I suoi funerali ebbero luogo il 9 marzo 1953 sulla Piazza Rossa, il centro del mondo di allora o almeno di quella metà del mondo che volente o nolente guardava come centro di tutto al Kremlino, la vecchia città-fortezza degli Zar e poi del Partito Comunista Sovietico, il PCUS.

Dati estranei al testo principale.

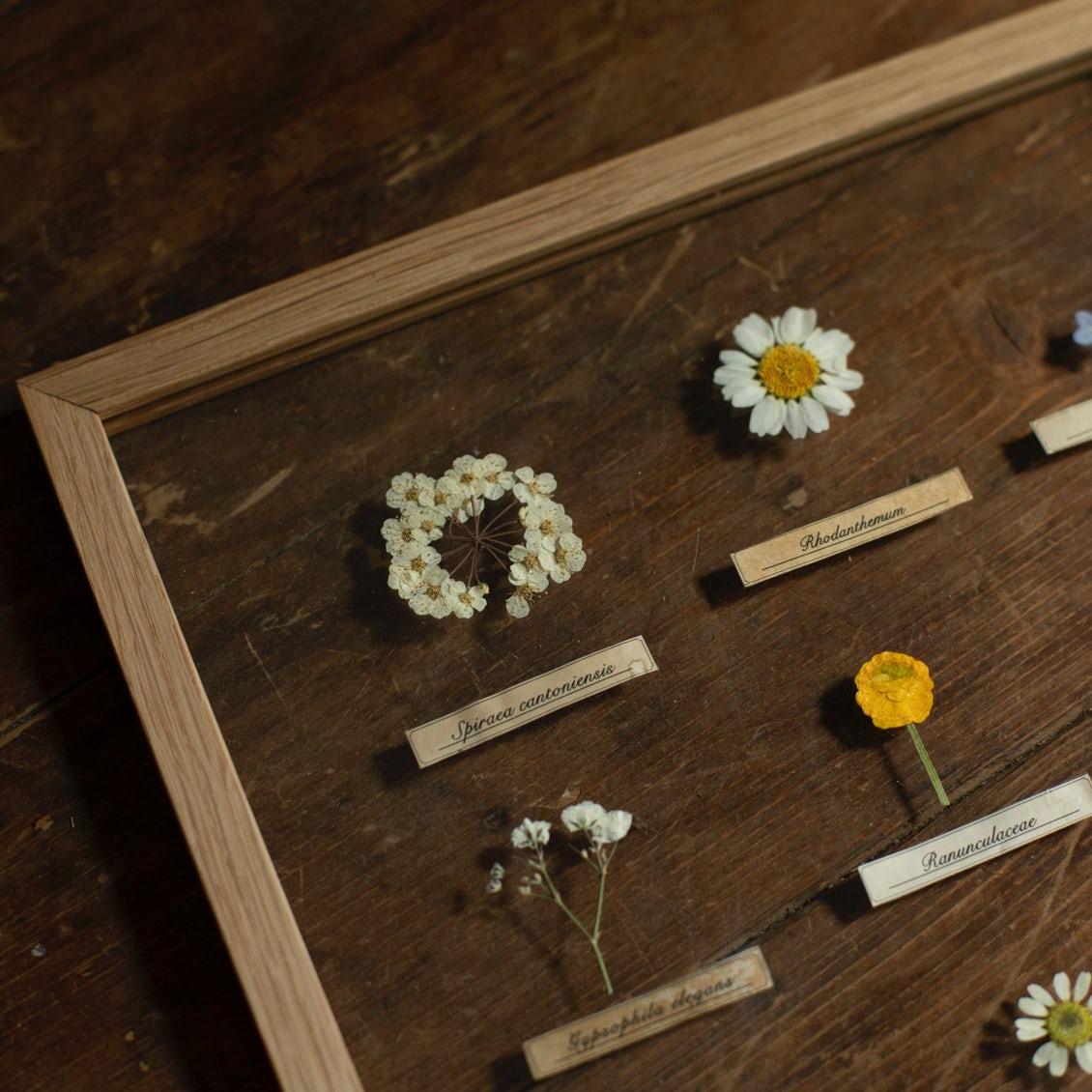 作り方 押し花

La sua morte era occorsa quattro giorni prima, o almeno era stata dichiarata urbi et orbi il giorno 5, anche se per lungo tempo la leggenda che confina con la storia ha voluto che fosse intervenuta prima, tra quel giorno 28 in cui lo colse il malore fatale, sotto forma di ictus (ma pare che Beria confessasse in seguito a Molotov di averlo avvelenato), ed il giorno 2 marzo in cui finalmente le Guardie Rosse terrorizzate da quanto stava accadendo nel suo appartamento privato trovassero il coraggio di allertare lo stato maggiore sovietico, ed il medico di corte potesse visitarlo.

Iosif Vissarionovič Džugašvili era da più di trent’anni il padrone della Russia, e del comunismo mondiale. Il suo soprannome di battaglia, Stalin, significava uomo d’acciaio, e con la durezza dell’acciaio aveva governato il paese sorto dalla Rivoluzione d’Ottobre fino a farne una superpotenza mondiale ed una guida per tutti coloro che si ispiravano all’ideologia comunista.

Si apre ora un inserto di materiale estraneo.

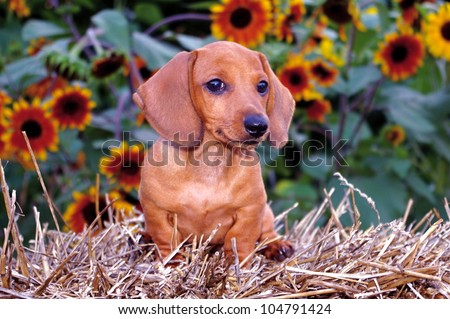 Dachshund Puppy Dog & Sunflowers:  Dachshund puppy sitting on a bail of straw with sunflowers in the background - stock photo
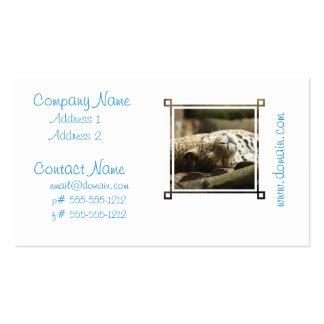 Jaguar de reclinación plantillas de tarjeta de negocio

Di tutte le elites che aspiravano a realizzare la rivoluzione di cui aveva parlato Karl Marx, i bolscevichi russi erano stati gli unici a farcela, nel 1917. Il loro paese era il più arretrato tra quanti si erano affacciati al ventesimo secolo contrapponendo un ancien regime più anacronistico che mai al profetizzato sole dell’avvenire. Contrariamente alla predizione di Marx, fu proprio quello che offrì le condizioni più propizie alla rivoluzione proletaria.

Stalin e Lenin nel 1919

Stalin e Lenin nel 1919

Tra i bolscevichi che aspiravano al ruolo di braccio destro di Lenin, il leader indiscusso della rivoluzione, e a diventarne il probabile successore, Stalin fu quello che si mise maggiormente in luce per l’assenza di scrupoli e la brutale efficacia della sua azione. Il destino della rivoluzione, scoppiata tra gli orrori della Prima Guerra Mondiale e le inumane condizioni mantenute nel paese dal medievale regime zarista, fu deciso in quegli anni in cui le potenze europee strinsero la Russia dei Soviet in un cordone sanitario per strozzare il bolscevismo sul nascere.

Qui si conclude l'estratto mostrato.